Render the items below as a numbered list, skipping blank lines and leaving any pictures out of your answer.

- [Records for the task]:
------------

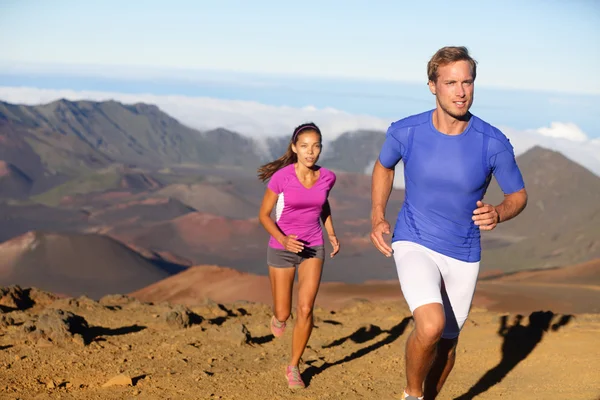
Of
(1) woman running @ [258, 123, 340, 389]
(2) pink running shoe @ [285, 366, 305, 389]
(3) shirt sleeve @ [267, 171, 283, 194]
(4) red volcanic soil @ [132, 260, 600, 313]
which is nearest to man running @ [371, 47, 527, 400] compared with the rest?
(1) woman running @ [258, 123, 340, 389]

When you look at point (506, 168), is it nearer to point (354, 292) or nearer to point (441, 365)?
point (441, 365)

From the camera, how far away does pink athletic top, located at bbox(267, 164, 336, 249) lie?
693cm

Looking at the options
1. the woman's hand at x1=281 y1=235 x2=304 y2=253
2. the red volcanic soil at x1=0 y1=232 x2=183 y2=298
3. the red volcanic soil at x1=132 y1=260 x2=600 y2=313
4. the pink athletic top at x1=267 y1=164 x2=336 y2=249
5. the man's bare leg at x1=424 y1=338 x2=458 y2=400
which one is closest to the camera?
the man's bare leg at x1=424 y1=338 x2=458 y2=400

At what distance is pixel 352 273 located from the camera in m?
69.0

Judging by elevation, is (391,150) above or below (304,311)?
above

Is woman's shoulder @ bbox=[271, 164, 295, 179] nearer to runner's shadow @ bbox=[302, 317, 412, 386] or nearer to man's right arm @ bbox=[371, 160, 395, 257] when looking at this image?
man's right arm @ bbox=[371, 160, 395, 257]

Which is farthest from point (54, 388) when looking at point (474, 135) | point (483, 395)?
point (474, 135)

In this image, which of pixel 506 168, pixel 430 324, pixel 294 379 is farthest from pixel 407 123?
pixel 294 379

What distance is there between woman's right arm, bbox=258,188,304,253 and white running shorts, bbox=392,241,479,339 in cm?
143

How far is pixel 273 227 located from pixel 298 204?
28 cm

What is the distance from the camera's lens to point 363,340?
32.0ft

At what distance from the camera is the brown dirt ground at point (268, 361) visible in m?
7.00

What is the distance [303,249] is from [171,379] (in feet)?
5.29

------------

- [Result]:
1. Of
2. (1) woman running @ [258, 123, 340, 389]
3. (2) pink running shoe @ [285, 366, 305, 389]
4. (3) shirt sleeve @ [267, 171, 283, 194]
5. (4) red volcanic soil @ [132, 260, 600, 313]
6. which is nearest to man running @ [371, 47, 527, 400] compared with the rest?
7. (1) woman running @ [258, 123, 340, 389]
8. When you look at point (506, 168), is it nearer to point (354, 292) or nearer to point (441, 365)?
9. point (441, 365)
10. From the camera, how far away does pink athletic top, located at bbox(267, 164, 336, 249) lie?
11. 693cm
12. Looking at the options
13. 1. the woman's hand at x1=281 y1=235 x2=304 y2=253
14. 2. the red volcanic soil at x1=0 y1=232 x2=183 y2=298
15. 3. the red volcanic soil at x1=132 y1=260 x2=600 y2=313
16. 4. the pink athletic top at x1=267 y1=164 x2=336 y2=249
17. 5. the man's bare leg at x1=424 y1=338 x2=458 y2=400
18. which one is closest to the camera?
19. the man's bare leg at x1=424 y1=338 x2=458 y2=400
20. At what distance is pixel 352 273 located from the camera in m?
21. 69.0
22. Judging by elevation, is (391,150) above or below (304,311)?
23. above
24. Is woman's shoulder @ bbox=[271, 164, 295, 179] nearer to runner's shadow @ bbox=[302, 317, 412, 386] or nearer to man's right arm @ bbox=[371, 160, 395, 257] when looking at this image?
25. man's right arm @ bbox=[371, 160, 395, 257]
26. Which is farthest from point (54, 388) when looking at point (474, 135) | point (483, 395)?
27. point (474, 135)
28. In this image, which of pixel 506 168, pixel 430 324, pixel 294 379 is farthest from pixel 407 123?
29. pixel 294 379
30. What distance is there between woman's right arm, bbox=258,188,304,253 and white running shorts, bbox=392,241,479,339 in cm?
31. 143
32. How far is pixel 273 227 located from pixel 298 204?
33. 28 cm
34. What is the distance from the camera's lens to point 363,340?
35. 32.0ft
36. At what distance from the camera is the brown dirt ground at point (268, 361) visible in m?
37. 7.00
38. What is the distance [303,249] is from [171,379] (in feet)?
39. 5.29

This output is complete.